Print the following material again word for word, leaving out the pictures.

_Source records_
▶

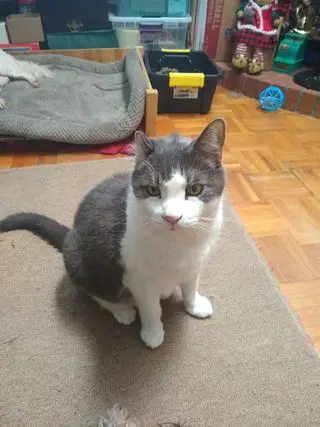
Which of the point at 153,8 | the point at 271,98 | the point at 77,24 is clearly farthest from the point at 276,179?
the point at 77,24

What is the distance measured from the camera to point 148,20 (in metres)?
2.11

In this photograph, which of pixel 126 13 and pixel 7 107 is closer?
pixel 7 107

◀

_Response to the task_
Which of the point at 153,8 | the point at 271,98 | the point at 77,24 is clearly farthest from the point at 276,179?
the point at 77,24

What is the distance measured from the camera to point 148,20 (in metres)?
2.11

In this photograph, which of pixel 126 13 and pixel 7 107 is closer?
pixel 7 107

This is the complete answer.